In this historical period, it therefore seemed important to Carrera to dedicate an exhibition to Rodoreda 'with his novels that delve into the ambivalence of human experience, where beauty and horror, innocence and infamy, childhood and the macabre, the realistic and the fantastic can go hand in hand. With his life in opposition to Francoism, and with his work, where war, even if it is not explicitly present, always is. With the devastation it brings, with the silence. An author rediscovered by a new generation of artists and filmmakers who find in her a way to interpret the present, to speak of the return of fascism and conflict, but also of the Anthropocene, with her work on the fusion of human beings and nature' (the desire to transform herself into a tree, a flower, a fish, an amphibian, or into the wind or flowing water, according to the curator, would be a way of representing the exile to which she was forced).

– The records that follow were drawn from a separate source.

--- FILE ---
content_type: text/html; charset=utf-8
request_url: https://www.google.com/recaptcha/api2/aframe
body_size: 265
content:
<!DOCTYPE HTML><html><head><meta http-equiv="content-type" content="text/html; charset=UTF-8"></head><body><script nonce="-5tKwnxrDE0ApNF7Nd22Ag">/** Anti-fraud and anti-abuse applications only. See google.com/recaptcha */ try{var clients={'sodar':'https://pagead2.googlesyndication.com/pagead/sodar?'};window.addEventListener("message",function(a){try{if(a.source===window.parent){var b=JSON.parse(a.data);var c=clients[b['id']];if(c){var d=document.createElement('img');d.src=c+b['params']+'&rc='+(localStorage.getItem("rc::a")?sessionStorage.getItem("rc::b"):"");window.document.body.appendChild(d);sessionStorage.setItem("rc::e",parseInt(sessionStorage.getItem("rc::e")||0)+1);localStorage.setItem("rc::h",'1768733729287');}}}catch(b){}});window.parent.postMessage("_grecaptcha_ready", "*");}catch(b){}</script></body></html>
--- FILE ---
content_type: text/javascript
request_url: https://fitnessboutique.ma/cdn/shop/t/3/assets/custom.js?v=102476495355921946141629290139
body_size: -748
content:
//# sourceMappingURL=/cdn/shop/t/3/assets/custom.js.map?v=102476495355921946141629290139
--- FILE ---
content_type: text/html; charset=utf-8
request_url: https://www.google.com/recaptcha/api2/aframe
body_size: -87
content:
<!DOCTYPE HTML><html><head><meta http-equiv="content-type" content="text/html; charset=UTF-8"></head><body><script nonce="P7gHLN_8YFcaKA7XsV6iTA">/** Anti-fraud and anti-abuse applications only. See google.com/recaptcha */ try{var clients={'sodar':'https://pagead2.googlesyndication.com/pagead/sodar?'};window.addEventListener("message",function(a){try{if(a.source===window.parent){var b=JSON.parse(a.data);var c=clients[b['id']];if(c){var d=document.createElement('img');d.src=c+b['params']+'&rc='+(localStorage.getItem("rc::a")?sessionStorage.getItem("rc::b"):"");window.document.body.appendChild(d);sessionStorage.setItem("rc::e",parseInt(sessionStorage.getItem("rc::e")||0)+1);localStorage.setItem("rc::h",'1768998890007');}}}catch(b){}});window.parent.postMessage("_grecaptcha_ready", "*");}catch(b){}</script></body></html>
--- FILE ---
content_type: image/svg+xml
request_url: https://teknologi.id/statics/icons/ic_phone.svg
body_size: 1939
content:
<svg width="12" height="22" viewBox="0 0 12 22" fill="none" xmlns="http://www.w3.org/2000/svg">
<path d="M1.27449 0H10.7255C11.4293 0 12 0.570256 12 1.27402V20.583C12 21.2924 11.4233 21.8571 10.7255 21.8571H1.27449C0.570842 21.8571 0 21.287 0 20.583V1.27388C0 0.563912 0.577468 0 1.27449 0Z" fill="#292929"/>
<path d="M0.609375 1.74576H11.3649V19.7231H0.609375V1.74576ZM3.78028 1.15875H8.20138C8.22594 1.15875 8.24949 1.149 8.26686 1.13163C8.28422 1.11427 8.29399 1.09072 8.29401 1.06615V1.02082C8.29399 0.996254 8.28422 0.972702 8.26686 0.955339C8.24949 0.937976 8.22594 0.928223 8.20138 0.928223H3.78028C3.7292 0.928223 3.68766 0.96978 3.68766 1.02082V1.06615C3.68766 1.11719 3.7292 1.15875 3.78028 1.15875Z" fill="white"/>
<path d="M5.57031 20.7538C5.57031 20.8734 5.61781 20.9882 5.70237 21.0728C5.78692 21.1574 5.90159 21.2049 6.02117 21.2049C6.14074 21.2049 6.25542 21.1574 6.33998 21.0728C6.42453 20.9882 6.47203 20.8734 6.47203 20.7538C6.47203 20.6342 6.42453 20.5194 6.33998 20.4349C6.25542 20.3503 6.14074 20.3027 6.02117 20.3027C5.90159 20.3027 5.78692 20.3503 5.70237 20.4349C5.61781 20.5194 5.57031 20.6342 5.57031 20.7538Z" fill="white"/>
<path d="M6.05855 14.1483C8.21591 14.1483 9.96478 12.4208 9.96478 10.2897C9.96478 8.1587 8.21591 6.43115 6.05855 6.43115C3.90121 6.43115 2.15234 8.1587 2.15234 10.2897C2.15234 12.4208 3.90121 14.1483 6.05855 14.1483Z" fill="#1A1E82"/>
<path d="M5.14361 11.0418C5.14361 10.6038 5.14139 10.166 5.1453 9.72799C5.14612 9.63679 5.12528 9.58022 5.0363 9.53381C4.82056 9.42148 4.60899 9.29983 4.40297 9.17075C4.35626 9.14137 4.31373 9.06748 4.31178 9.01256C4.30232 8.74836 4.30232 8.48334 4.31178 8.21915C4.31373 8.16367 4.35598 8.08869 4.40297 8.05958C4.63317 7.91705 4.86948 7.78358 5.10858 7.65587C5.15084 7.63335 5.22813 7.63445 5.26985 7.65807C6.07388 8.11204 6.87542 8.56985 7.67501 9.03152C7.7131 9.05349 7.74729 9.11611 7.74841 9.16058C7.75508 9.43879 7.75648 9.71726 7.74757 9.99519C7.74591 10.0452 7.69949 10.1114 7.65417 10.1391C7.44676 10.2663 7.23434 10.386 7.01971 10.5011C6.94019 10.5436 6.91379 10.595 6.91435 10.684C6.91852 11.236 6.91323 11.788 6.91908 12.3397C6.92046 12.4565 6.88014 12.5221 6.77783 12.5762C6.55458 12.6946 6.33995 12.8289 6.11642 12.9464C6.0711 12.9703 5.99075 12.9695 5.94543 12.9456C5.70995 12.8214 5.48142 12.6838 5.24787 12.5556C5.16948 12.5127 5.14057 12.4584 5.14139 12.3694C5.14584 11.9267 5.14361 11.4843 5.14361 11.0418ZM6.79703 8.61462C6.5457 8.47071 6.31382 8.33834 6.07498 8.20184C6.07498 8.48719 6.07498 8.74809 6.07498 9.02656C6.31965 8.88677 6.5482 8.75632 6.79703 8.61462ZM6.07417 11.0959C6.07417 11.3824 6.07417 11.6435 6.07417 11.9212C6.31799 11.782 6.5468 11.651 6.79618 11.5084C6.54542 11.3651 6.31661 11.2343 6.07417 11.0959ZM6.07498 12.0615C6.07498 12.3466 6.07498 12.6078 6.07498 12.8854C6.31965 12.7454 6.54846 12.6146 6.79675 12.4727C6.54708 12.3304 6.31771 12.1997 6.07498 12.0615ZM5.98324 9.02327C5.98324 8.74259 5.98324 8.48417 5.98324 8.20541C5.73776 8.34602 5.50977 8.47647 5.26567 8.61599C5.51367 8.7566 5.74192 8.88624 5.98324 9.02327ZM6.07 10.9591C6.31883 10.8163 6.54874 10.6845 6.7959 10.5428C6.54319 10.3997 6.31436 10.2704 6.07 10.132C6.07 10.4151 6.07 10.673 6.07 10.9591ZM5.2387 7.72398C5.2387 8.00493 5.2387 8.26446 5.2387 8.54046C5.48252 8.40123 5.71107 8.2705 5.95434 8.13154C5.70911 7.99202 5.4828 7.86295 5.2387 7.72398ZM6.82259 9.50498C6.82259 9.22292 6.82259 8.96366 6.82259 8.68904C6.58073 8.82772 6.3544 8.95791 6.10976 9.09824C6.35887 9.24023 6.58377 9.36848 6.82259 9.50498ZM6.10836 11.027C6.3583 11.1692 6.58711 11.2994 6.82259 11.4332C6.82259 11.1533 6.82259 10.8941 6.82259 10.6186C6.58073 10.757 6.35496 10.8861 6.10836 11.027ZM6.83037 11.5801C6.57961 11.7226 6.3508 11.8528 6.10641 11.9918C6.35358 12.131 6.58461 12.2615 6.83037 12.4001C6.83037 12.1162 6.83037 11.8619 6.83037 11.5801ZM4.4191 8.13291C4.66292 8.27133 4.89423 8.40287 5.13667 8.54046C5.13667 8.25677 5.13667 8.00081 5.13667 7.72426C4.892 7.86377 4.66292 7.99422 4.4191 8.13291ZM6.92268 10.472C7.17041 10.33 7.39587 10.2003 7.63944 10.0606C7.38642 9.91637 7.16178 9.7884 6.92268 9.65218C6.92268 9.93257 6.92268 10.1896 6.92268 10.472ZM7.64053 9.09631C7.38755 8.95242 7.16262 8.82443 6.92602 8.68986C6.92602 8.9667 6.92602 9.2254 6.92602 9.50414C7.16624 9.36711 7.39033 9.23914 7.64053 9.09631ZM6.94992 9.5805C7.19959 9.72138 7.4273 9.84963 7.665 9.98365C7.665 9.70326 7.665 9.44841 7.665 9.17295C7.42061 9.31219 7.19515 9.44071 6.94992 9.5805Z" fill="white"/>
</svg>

'Innocence is a winter dress' wrote William Blake (here translated by Ungaretti). And yet, it is precisely innocence, the naivety of so many of the author's characters, that has long been used to stigmatise her work, to relegate Rodoreda to the cliché of a sentimental, mawkish writer: 'a writer for women', to use provocatively an expression that some still employ with disdain. Aware of the criticism that was unfairly levelled at her, Rodoreda said of the innocence of her characters: 'I am a person like any other, endowed with multiple personalities, and perhaps the most marked is a kind of innocence that makes me feel at ease in the world in which I have to live. Out of a desire to write with certain characteristics, I have cultivated for many years now - and this is innocence - a kind of purity - which after all must mean the same thing - with as little falsification as possible'.
"Innocence" - with "desire", "so much war", "houses and streets", "metamorphosis" and "soul" - is one of the thematic sections around which the exhibition revolves, which aims to free this master of chiaroscuro from labels and highlight the formal and thematic contemporaneity of her work. Four hundred works of visual art, installations, original documents and audiovisuals dialogue her work with that of artists such as Remedios Varo, Pina Bausch, Marc Chagall, Leonora Carrington, Goya, Picasso, Suzanne Valadon, Ramon Casas, Fina Miralles, Joan Ponç, Tura Sanglas, Dora Maar, Toni Catany, Man Ray and Laia Abril, and with works commissioned especially for the exhibition by Cabosanroque, Mar Arza, Carlota Subirós, Èlia Llach and Oriol Vilapuig.